Avant que son mandat ne s’achève le 13 juin, le contrôleur général des lieux de privation de liberté (CGLPL), Jean-Marie Delarue, publie au « Journal officiel » du 23 avril 2014 deux documents dénonçant une nouvelle fois la surpopulation et les violences en prison.
Pour la quatrième fois en six ans, le CGLPL a saisi en urgence les autorités, au sujet des violences commises dans le quartier des mineurs de la maison d’arrêt de Villeneuve-lès-Maguelone (Hérault). En l’absence de réponse de la garde des Sceaux et de la ministre des Affaires sociales, il rend publiques ses observations.
Jean-Marie Delarue dénonce de très graves violences entre mineurs, commises hors des cellules, au cours des déplacements ou des promenades.

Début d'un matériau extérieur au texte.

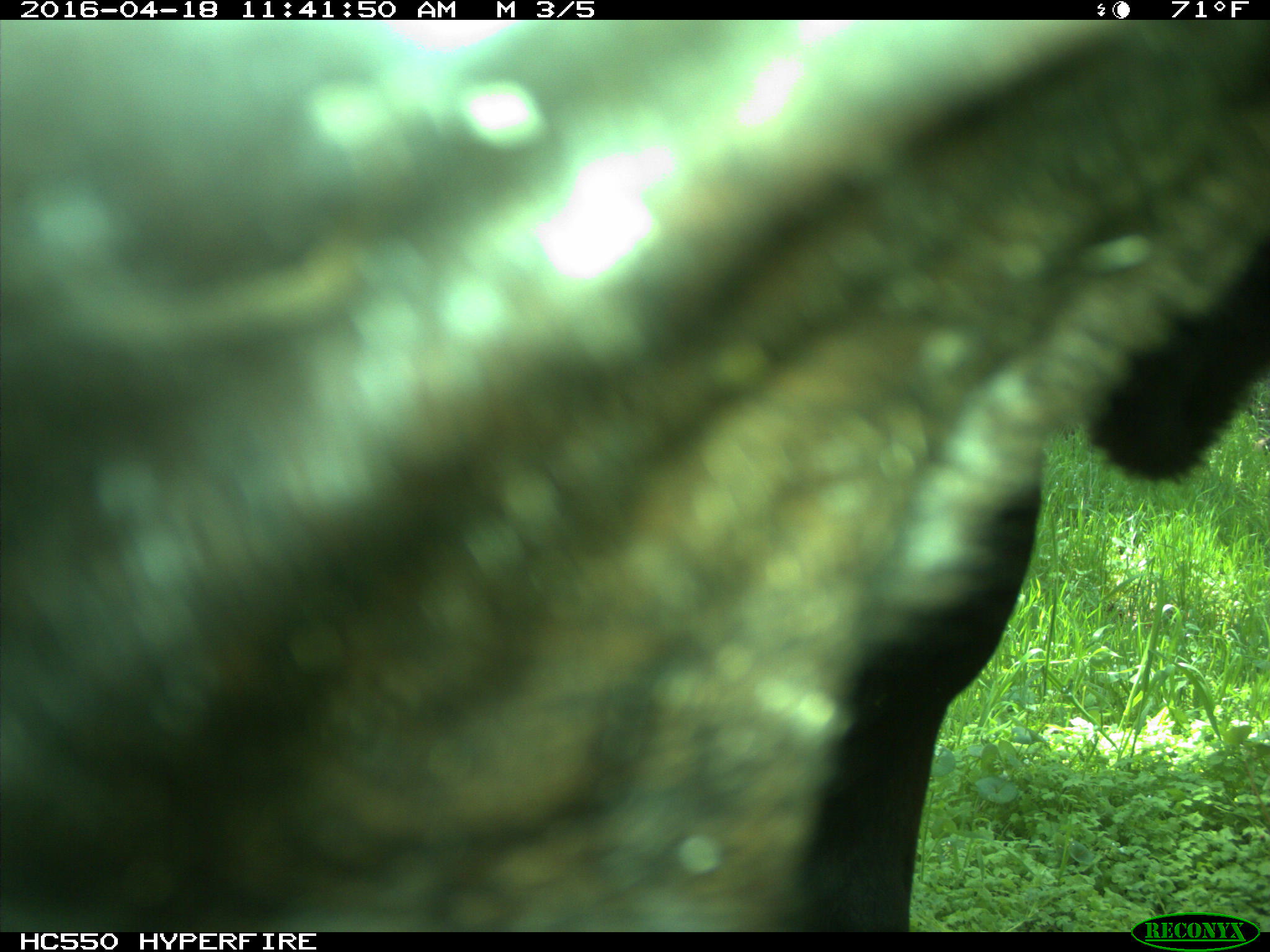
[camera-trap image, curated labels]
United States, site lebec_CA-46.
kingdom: Animalia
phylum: Chordata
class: Mammalia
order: Artiodactyla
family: Bovidae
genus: Bos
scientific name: Bos taurus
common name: domestic cow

Entre le 1er janvier 2013 et le 11 février 2014, 24 actes de violences graves ont été recensés ; un chiffre largement en dessous de la réalité, selon le contrôleur, qui évoque un « rite de passage » à l’entrée en prison.

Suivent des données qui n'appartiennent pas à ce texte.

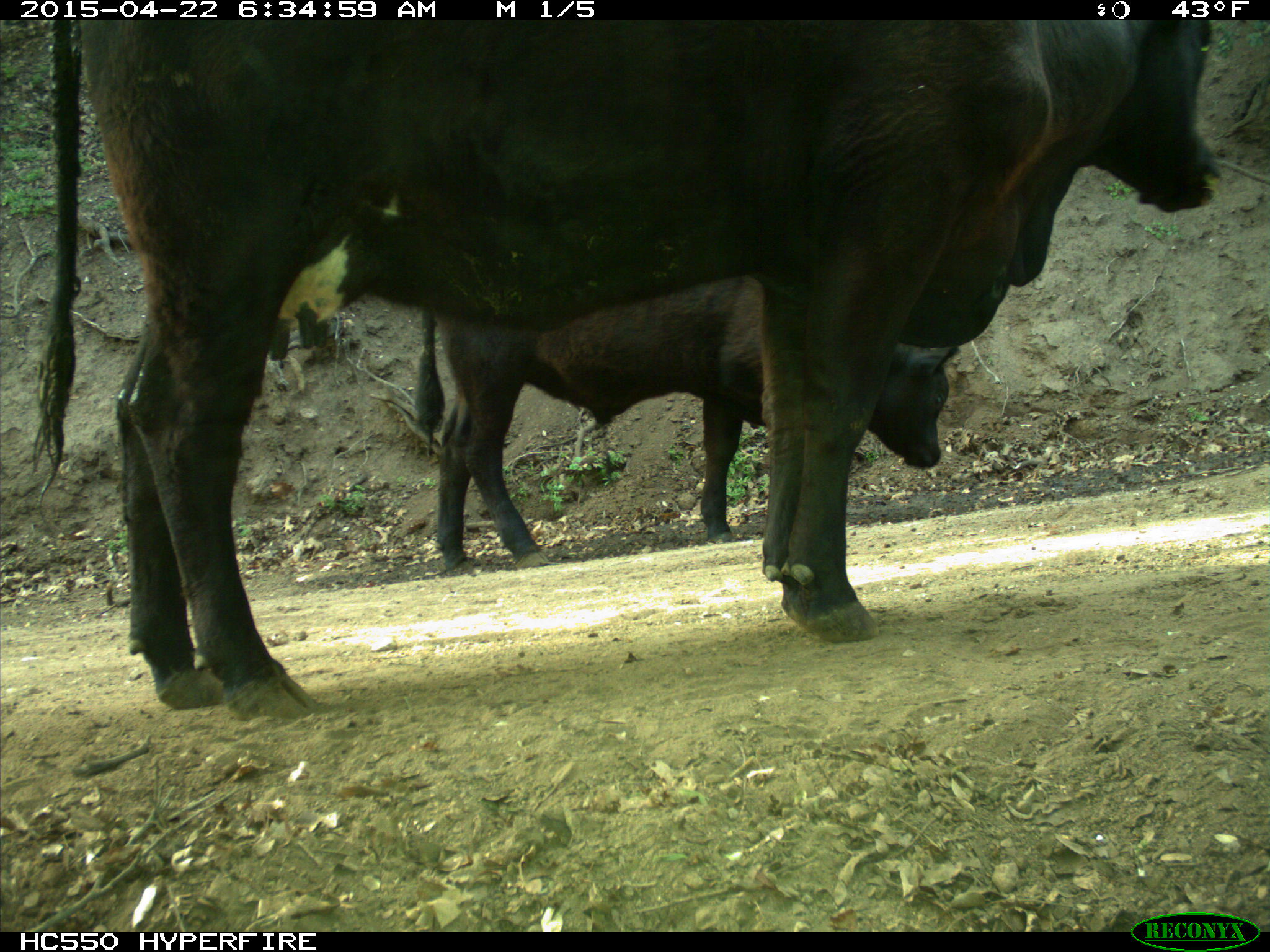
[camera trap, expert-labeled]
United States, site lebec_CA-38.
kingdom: Animalia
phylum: Chordata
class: Mammalia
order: Artiodactyla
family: Bovidae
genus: Bos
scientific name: Bos taurus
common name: domestic cow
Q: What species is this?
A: Bos taurus (domestic cow).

Silence coupable des médecins
Le CGLPL constate « qu’aucune parade efficace à ces agressions n’a été mise en œuvre ». En cause, un personnel pénitentiaire démuni matériellement, une surveillance de la cour par caméra fixe trouée d’angles morts, des procédures d’intervention des surveillants trop lentes, des délais de convocation devant les commissions de discipline interminables, mais aussi, le silence des médecins.
Selon le document, les soignants de l’unité sanitaire, pourtant au fait des violences, ne souhaitent pas être liés à d’éventuelles suites judiciaires et le médecin responsable se refuse à produire les certificats à d’autres personnes qu’à l’intéressé, même s’ils sont à la disposition de tout expert nommé par la justice.
Contre la résignation face à ces violences, le CGLPL émet plusieurs recommandations comme la mise en place de procédures d’intervention plus promptes, une éducation au respect mutuel, l’établissement de liens de confiance avec les familles et la prise en charge des enfants en souffrance.
Il souligne aussi l’importance, de la part des médecins, d’émettre des signalements dès lors qu’ils ont évalué les conséquences corporelles des agressions.
Selon le CGLPL, le rapprochement de deux dispositions du code de déontologie médicale (R. 4127-10 et R. 4127-44) autorise ces signalements, puisque dans le cas d’un mineur ou d’une personne incapable, le médecin n’a pas besoin de l’accord de la victime de sévices pour s’adresser à la justice. Jean-Marie Delarue incite les soignants à adopter une conception large du signalement au profit des mineurs. « La protection que vaut au malade le secret médical, évidemment essentielle, n’a pas à se retourner contre lui. C’est ce qu’il adviendrait si aucun signalement n’était fait », conclut-il.
Encellulement individuel pour les handicapés
Dans un avis publié simultanément, Jean-Marie Delarue se penche sur la question de l’encellulement individuel, qui aujourd’hui, vise à protéger un détenu des violences et des menaces auxquels il serait soumis, tout en favorisant sa réinsertion ultérieure (grâce à la possibilité d’étudier).
Dans un contexte de « crise du logement pénitentiaire », la surpopulation conduit à doubler les cellules conçues pour une personne, à tripler celles destinées à deux. Au 1er mars 2014, la densité de la population dans les établissements pénitentiaires est de 117,8, et de 137,5 dans les maisons d’arrêt et les quartiers « maison d’arrêt » des établissements mixtes. Si bien que l’encellulement individuel reste un dispositif inopérant.
Adoptant le principe de réalité Jean-Marie Delarue propose de réserver ce dispositif à certaines catégories de personnes : celles souffrant de handicaps avec pertes d’autonomie, ou sourdes, muettes, ou aveugles ; des personnes âgées de plus de 65 ans, des personnes fragilisées, notamment par des affections mentales ; des étrangers ne comprenant pas le français.
Le CGLPL suggère que le Parlement étudie ce projet de disposition afin de le sanctuariser dans la loi.